Amazon Announces New York and Virginia as HQ2 Picks

SEATTLE — Amazon laid out its plans for two of the biggest economic development projects in the country on Tuesday, announcing that it will put major corporate outposts in New York City and Arlington, Va.

The two locations, in Long Island City in Queens and Crystal City in Arlington, just outside of Washington, will eventually house at least 25,000 employees each, the company said in a statement. It also said the new sites would require $5 billion in construction and other investments.

The company also said it will develop a smaller site in Nashville that will focus on operations and logistics. Amazon said that site will create 5,000 jobs.

Amazon, which is based in Seattle, made those commitments as part of agreements with the local governments.

Amazon could receive more than $2 billion in tax incentives across the two top locations, the company said in its announcement. Up to $1.2 billion of that will come from New York state’s Excelsior program, a discretionary tax credit. In Virginia, the company could receive up to $550 million in cash incentives from the state. Both programs are tied to the number of jobs the company creates — if Amazon’s hiring falls short of projections, the incentive payments will be smaller.

“These two locations will allow us to attract world-class talent that will help us to continue inventing for customers for years to come,” Jeff Bezos, Amazon’s chief executive, said in a statement.

Gov. Andrew M. Cuomo of New York said in a statement that “with Amazon committing to expand its headquarters in Long Island City, New York can proudly say that we have attracted one of the largest, most competitive economic development investments in U.S. history.”

The announcement capped a frenzied, 14-month competition among cities across the country looking to lure the tech giant for what executives had initially billed as a second headquarters, or HQ2. Many politicians saw it as an opportunity to remake their city or a neighborhood for the tech era.

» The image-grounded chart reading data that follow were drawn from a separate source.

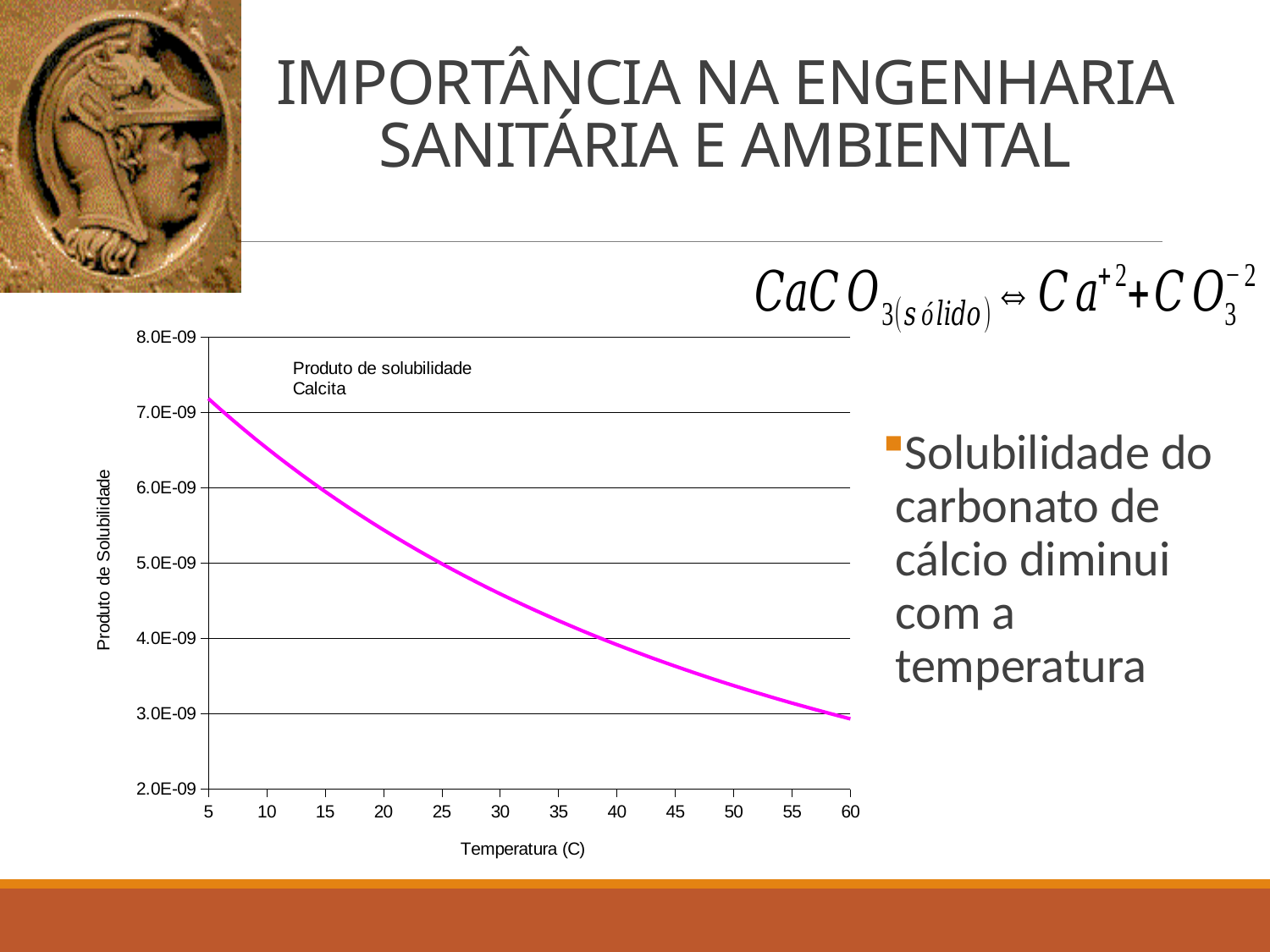
At which temperature on the x axis is the solubility product lowest? 60 Is the solubility product at 30 °C greater or less than 5.0E-09? less Is the solubility product at 50 °C greater or less than 4.0E-09? less Is the solubility product at 10 °C greater or less than 6.0E-09? greater What kind of chart is shown on the slide? line chart What is the title shown inside the chart area? Produto de solubilidade Calcita What is the title of the x axis of the chart? Temperatura (C) Does the solubility product of calcite rise or fall as temperature increases along the x axis? fall At which temperature on the x axis is the solubility product highest? 5 Which is larger, the solubility product at 20 °C or at 45 °C? 20 °C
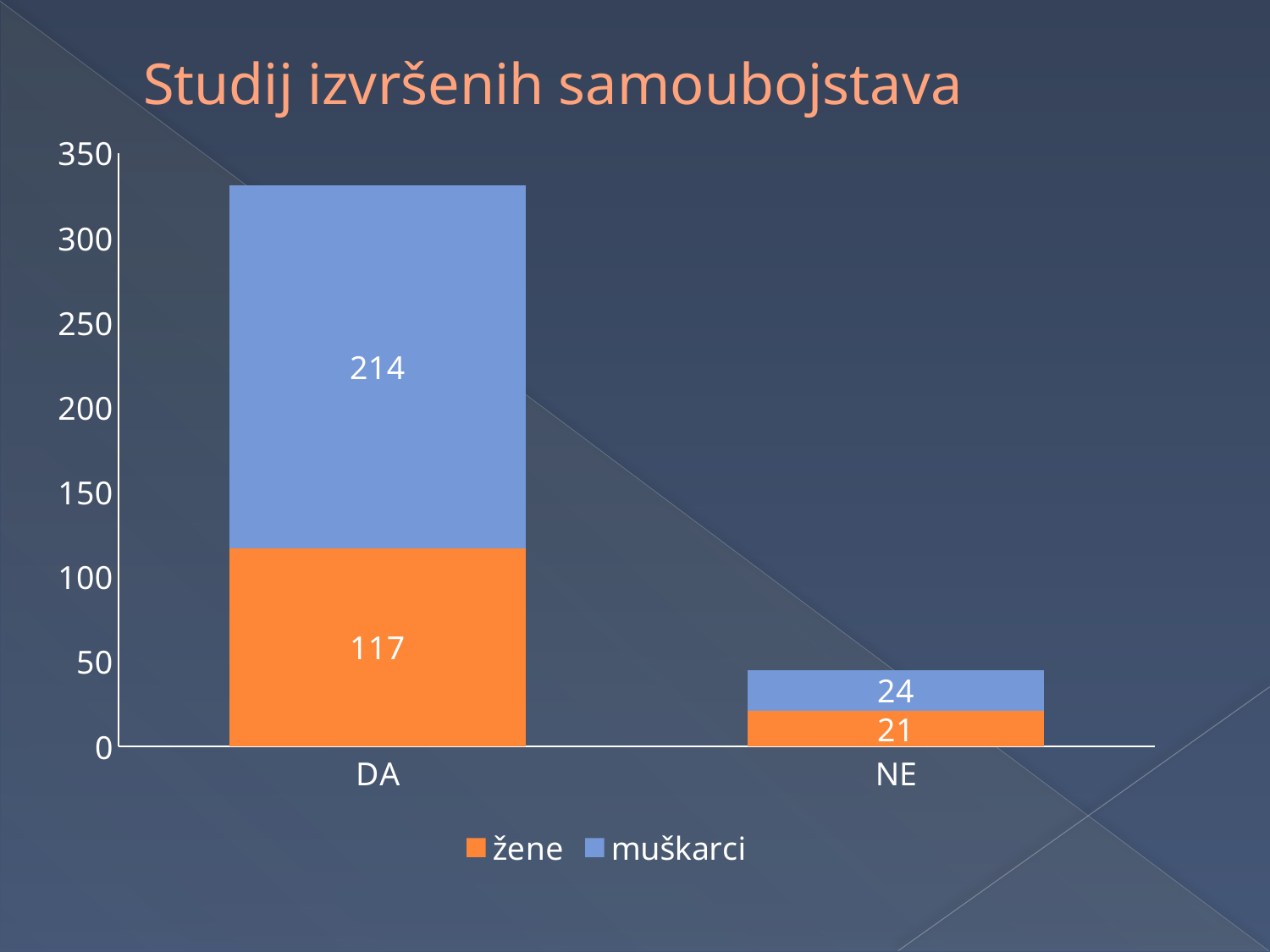
What is the value for muškarci in the DA category? 214 Which category has the higher value for muškarci, DA or NE? DA How many categories are shown on the x axis? 2 Which category has the lowest value for žene? NE What is the value for žene in the DA category? 117 What is the value for žene in the NE category? 21 What is the difference between the muškarci value and the žene value in the DA category? 97 What is the value for muškarci in the NE category? 24 What is the total of the stacked bar for NE? 45 How many series does the legend list? 2 What type of chart is shown on the slide? Stacked bar chart What is the total of the stacked bar for DA? 331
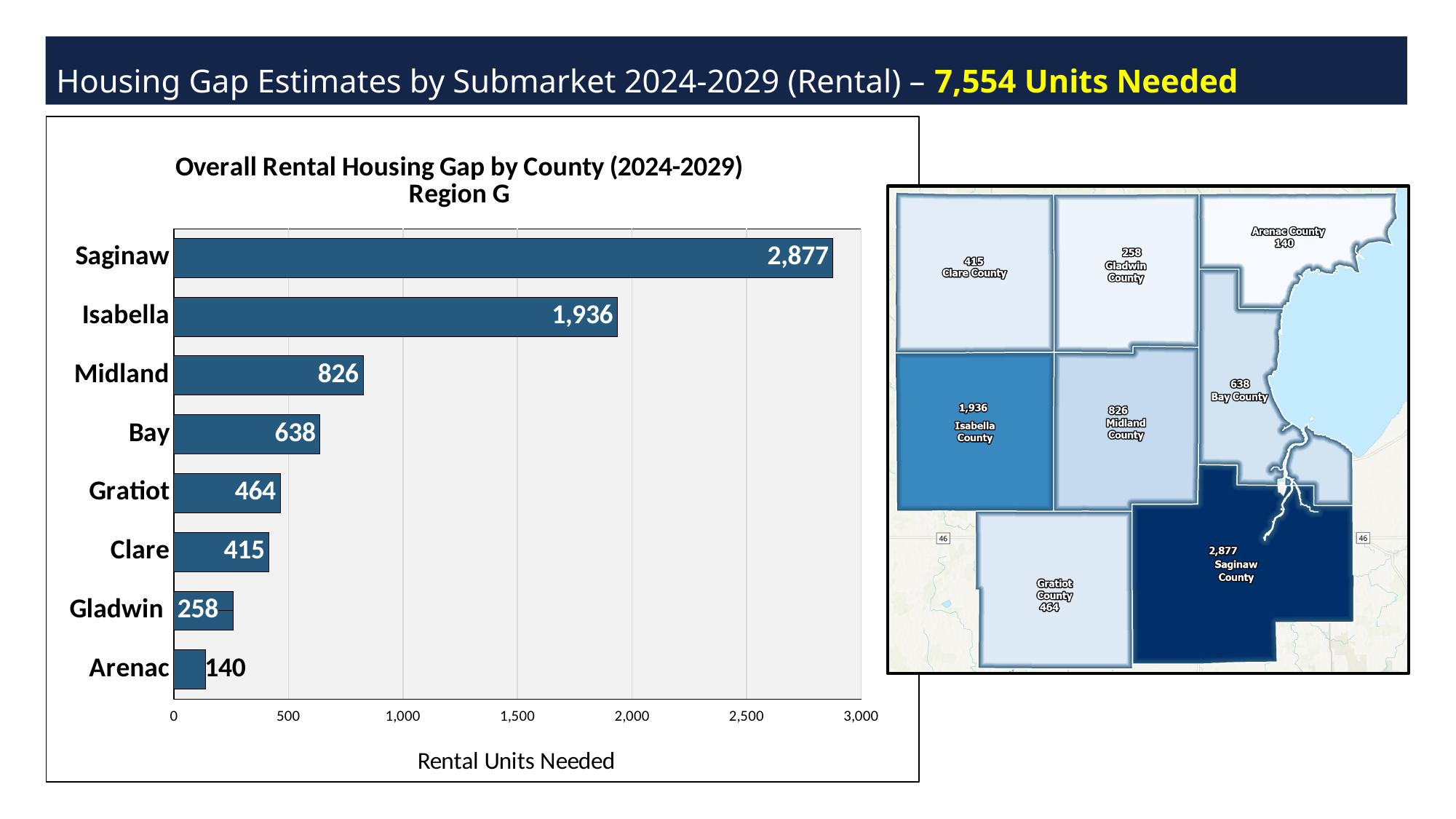
What is the difference between the values for Saginaw and Isabella? 941 What is the rental housing gap value for Saginaw? 2,877 Which county has the highest rental housing gap? Saginaw What is the x-axis label of the bar chart? Rental Units Needed How many counties are shown in the bar chart? 8 Which has a larger rental housing gap, Clare or Gladwin? Clare What kind of chart is used to show the rental housing gap by county? bar chart Is the value for Isabella greater or less than 2,000? less What is the rental housing gap value for Midland? 826 What is the difference between the values for Bay and Gratiot? 174 What is the rental housing gap value for Gladwin? 258 Which county has the lowest rental housing gap? Arenac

Critics warned against using public money to help one of the most valuable companies in the world, and of the potential for higher housing costs and traffic problems.

Instead of choosing one site, Amazon decided on two. The decision will let the company tap into the labor markets of New York and Washington and retain bargaining power with two localities for decades. In tandem, the new major sites will make Amazon one of the largest private tech employers on the East Coast and may, ever so slightly, help shift tech talent eastward, away from Silicon Valley and Seattle.

The company said it would start hiring in New York, Virginia and Tennessee in 2019.

Jay Carney, a senior vice president at Amazon, said the company looked at more than 100 aspects of each location, but “during the process it became clear to us that the overriding criteria was going to be the ability to find and attract talent.”

At a multi-hour meeting in August, the team realized they’d have an easier time doing hiring the number of workers they wanted if they split the headquarters between two areas. “We also think that 25,000 as a floor is easier for the communities to absorb,” he said.

Amazon announced its search in September 2017 for what Mr. Bezos said would be a “full equal to our Seattle headquarters.” Almost 240 locations submitted bids. They used marketing gimmicks — Tucson tried to send a giant saguaro cactus — and formal proposals like training programs and billions in tax incentives.

In January, the online retailer narrowed the list to 20 locations, with places in nine of the 10 largest regions in the country. In the end, Amazon chose to build in two affluent areas with deep benches of high-skilled talent — and where Amazon already had more corporate employees than anywhere else outside the Bay Area and its hometown, Seattle. Mr. Bezos also owns homes in both new areas.

The two locations have parallels. Both sit just across a river from the heart of an iconic metropolis. Both are also seen as having a lot of unfilled potential: Crystal City is a neighborhood filled with office buildings developed in the 1970s for defense contractors but has had high vacancies after the Pentagon reorganized in the years after the Sept. 11 attacks. And Long Island City is a mixed neighborhood home to new apartment towers, low-rise manufacturing and the country’s largest public housing complex.

As the search dragged on, in some places the anticipation turned to antipathy and anxiety, with residents concerned about how their regions could manage a potential housing shortage and congestion that could come with an influx of well-paid workers. Many regions also debated whether one of the largest companies in the world, run by the richest man in the world, needed taxpayer funds.

While Amazon’s criteria made clear that attracting a large, educated work force was paramount in its search, its public competition, and the promise of $5 billion in investments, proved irresistible to the boosterism of elected and development officials around the country. Only a few places, including San Jose, Calif., and San Antonio, publicly declined to throw millions at the giant. Privately, even among the 20 cities on the shortlist, some officials admitted that they were unlikely to land the headquarters.

Amazon was always going to choose the best labor market, but the “genius of the HQ2 process” was the competition that let it squeeze out more incentives, said Margaret O’Mara, a historian at the University of Washington.

"This has been a hallmark of Amazon and other tech companies since the very beginning,” she said. “They have been unwilling to pay any tax unless they absolutely have to, and they have leveraged their market power and the psychic place they hold to get away with it.”